Consideration of changing requirements of users over time is a very important part of a business intelligence information architecture. In everyday corporate life arise countless questions whose answers require a work-up of data. Often is not foreseeable beforehand whether a quickly prepared solution is used only once. So if a question has been answered, and thus solved the problem or whether this analysis can also provide a wider audience on a regular basis information for decision support. Here again, the principle of evolution: What works and asserts itself, lives on, and the rest is dying.
Would a classic data warehouse try to respond to all queries that appear in a company, at the latest, after several years, a large part of the data warehouse would be irrelevant, but the operation can cause further costs. In reality, the data warehouse team is not nearly able to fulfill all the requirements, so the departments try to solve their problems on their own - if necessary, even secretly.
Today there are the technologies necessary to integrate the "iterative and agile business intelligence world with predefined, standardized world of the data warehouse. The temporal change and life cycle of a business intelligence solution can be from beginning to end in a technological world.
Frequently the IT sector is responsible for the implementation of a data warehouse.
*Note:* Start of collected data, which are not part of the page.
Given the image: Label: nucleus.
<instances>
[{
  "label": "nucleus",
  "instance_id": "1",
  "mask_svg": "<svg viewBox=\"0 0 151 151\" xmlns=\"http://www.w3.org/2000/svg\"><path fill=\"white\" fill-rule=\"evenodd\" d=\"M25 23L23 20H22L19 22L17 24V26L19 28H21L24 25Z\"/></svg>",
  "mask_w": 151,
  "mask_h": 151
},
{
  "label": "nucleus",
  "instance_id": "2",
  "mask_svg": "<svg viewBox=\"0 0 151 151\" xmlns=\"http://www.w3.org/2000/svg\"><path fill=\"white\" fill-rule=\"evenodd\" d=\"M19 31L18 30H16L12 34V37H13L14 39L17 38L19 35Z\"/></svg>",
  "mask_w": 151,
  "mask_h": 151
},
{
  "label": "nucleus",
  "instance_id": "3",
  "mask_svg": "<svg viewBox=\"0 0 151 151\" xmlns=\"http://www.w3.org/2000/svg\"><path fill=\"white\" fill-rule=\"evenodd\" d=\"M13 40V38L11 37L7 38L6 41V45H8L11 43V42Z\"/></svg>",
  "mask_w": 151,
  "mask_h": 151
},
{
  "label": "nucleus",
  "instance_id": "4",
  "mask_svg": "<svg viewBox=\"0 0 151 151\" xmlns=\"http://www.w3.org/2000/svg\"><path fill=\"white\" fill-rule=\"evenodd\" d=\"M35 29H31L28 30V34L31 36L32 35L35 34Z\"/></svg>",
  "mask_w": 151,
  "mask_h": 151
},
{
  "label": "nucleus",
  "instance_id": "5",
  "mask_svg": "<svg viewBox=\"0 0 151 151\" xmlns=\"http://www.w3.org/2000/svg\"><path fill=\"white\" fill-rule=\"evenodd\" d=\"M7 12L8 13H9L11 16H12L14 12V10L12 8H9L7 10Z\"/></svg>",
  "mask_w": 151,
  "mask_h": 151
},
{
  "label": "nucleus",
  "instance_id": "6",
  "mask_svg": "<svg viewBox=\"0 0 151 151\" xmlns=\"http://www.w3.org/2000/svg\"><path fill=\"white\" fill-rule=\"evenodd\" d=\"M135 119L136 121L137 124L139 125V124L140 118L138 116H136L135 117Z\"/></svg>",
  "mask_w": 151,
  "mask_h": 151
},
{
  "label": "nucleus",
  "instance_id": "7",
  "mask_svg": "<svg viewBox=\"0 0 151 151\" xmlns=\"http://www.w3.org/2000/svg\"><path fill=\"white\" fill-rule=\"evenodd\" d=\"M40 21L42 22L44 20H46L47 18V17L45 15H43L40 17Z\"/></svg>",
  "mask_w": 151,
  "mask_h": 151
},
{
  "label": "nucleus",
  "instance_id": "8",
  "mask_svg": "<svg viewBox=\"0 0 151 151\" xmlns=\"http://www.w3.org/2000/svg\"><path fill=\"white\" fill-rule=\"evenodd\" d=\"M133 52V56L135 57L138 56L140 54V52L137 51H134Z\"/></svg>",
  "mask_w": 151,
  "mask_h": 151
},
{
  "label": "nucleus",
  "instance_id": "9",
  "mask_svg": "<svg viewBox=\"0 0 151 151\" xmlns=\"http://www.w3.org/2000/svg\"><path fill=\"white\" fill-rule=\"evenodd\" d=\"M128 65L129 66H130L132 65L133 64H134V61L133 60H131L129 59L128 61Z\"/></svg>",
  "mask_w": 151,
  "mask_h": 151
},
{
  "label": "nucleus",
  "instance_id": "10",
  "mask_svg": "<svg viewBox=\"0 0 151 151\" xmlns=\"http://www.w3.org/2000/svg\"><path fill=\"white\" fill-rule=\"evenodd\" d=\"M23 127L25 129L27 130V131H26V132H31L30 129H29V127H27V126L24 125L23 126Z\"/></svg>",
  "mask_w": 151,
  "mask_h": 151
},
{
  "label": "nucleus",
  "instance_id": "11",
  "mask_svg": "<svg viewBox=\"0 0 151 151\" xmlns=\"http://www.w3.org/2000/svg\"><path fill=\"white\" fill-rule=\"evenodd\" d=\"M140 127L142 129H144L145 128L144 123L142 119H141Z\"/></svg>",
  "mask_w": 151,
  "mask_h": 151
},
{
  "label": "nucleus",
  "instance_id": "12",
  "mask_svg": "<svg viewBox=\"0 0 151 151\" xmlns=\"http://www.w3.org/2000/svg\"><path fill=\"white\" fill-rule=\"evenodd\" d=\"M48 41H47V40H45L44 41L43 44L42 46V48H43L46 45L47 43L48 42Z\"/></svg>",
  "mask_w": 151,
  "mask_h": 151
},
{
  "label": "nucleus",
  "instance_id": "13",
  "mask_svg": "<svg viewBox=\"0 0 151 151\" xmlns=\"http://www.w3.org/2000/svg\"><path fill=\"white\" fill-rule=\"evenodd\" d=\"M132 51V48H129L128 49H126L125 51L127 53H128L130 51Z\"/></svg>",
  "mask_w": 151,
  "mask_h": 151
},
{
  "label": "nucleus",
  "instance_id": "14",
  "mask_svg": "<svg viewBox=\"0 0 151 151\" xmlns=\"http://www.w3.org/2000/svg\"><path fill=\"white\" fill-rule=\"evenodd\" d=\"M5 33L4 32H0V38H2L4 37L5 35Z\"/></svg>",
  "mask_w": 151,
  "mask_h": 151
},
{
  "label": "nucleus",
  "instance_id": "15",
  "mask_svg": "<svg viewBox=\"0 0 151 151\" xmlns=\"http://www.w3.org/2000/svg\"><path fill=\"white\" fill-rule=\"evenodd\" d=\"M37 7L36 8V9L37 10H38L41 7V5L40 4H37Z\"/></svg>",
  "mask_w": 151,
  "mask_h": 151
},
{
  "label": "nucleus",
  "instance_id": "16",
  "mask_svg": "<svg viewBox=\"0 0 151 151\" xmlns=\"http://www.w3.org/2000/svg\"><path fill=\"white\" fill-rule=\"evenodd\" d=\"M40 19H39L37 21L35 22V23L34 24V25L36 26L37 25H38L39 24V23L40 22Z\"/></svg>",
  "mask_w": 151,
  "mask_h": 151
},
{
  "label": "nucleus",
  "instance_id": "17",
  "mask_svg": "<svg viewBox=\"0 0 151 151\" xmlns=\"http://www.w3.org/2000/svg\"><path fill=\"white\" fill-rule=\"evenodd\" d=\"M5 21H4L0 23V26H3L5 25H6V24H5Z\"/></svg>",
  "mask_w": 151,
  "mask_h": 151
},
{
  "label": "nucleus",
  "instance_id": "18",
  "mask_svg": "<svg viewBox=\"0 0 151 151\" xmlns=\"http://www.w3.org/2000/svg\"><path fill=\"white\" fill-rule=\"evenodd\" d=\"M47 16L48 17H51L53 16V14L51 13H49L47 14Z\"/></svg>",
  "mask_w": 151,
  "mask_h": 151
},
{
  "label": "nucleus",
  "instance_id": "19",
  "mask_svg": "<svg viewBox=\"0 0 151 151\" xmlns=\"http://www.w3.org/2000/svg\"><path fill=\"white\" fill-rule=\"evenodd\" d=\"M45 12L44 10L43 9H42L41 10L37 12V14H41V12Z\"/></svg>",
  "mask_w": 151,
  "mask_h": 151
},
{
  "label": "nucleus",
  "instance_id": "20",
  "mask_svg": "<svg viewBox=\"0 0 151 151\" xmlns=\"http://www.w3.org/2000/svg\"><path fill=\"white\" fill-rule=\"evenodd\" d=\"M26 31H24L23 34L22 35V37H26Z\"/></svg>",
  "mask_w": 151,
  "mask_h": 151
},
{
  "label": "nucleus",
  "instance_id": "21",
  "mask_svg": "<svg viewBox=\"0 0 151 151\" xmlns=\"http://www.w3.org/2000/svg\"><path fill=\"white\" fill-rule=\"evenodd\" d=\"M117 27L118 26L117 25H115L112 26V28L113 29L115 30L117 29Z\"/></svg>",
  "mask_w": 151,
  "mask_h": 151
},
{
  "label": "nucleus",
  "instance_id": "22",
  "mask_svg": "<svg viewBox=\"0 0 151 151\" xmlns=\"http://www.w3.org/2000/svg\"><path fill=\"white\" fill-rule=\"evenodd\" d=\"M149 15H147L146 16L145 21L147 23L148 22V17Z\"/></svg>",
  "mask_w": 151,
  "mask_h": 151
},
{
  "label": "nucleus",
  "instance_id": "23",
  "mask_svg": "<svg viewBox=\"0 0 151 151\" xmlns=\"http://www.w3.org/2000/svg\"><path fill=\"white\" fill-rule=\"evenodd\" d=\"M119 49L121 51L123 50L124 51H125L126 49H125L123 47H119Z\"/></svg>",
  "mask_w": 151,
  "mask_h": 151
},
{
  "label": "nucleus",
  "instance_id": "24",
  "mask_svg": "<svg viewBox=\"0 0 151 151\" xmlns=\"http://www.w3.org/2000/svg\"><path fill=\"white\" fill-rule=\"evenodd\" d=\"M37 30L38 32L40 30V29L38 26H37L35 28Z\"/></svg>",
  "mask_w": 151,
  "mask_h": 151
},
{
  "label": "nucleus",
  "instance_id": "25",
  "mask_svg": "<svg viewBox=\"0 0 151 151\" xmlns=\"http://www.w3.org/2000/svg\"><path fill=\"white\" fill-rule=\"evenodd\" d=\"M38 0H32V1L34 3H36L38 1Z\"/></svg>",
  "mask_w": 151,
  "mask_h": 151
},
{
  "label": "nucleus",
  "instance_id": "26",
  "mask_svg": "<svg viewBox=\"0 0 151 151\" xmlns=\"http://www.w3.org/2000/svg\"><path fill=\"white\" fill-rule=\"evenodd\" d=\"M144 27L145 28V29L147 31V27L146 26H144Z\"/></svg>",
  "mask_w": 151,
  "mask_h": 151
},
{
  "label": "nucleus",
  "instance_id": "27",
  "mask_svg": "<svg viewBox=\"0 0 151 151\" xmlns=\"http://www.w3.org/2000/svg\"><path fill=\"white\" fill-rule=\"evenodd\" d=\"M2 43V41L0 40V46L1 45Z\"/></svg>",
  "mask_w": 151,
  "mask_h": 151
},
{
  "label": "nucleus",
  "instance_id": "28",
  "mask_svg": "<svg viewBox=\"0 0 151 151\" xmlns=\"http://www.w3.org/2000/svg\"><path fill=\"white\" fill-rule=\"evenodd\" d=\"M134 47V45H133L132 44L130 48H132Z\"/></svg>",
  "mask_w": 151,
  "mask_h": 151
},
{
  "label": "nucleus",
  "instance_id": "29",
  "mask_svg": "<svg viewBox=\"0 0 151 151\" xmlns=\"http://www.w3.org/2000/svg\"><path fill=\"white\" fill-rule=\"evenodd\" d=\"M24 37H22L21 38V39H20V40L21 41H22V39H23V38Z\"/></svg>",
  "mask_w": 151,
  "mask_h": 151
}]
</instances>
Special attention is paid on technical "thinness" and efficiency of the architecture, rather than on the actual end-user requirements. In this context, the data warehouse team has the concern that the end user receives too much space, and causes unpredictable or uncontrollable situations in the data warehouse. Reflexively, the data warehouse is limited functionally. It is the premise of the data warehouse team: "We control the data warehouse and manage what will be happen. We control and make sure that the end users do not break anything."
But this is a fallacy: Without the requested start and expected end user flexibility in many cases their own "solutions": Preferably using Excel and usually without the knowledge of really competent IT department. The resulting losses are lost in the original risk assessment. Applies to the data warehouse team is often the motto: "What I do not know will not hurt me."
A business intelligence information architecture has to fulfill the task, according to the needs of IT control and user demands for flexibility. Here, the following observation: "When a user needs certain data or analysis, then he gets this or created it, no matter what official rules, processes or systems are in place."
This empirical observation must accept those who are responsible for business intelligence as a whole or a data warehouse. It is impossible to prevent this by rigid architectures. Therefore, it should be ensured that users build their solutions in an environment where one can observe the IT least what happens. So IT managers can track so that data can be exported, or which user when accessing the solutions.
By "knowing" what happens, IT can respond much more to problems of the departments and actively support there. Furthermore, actions that could cause widespread security problems are suppressed quickly.
cMORE/Reporting is a solution that is easy to use and meets the requirements of the IT department.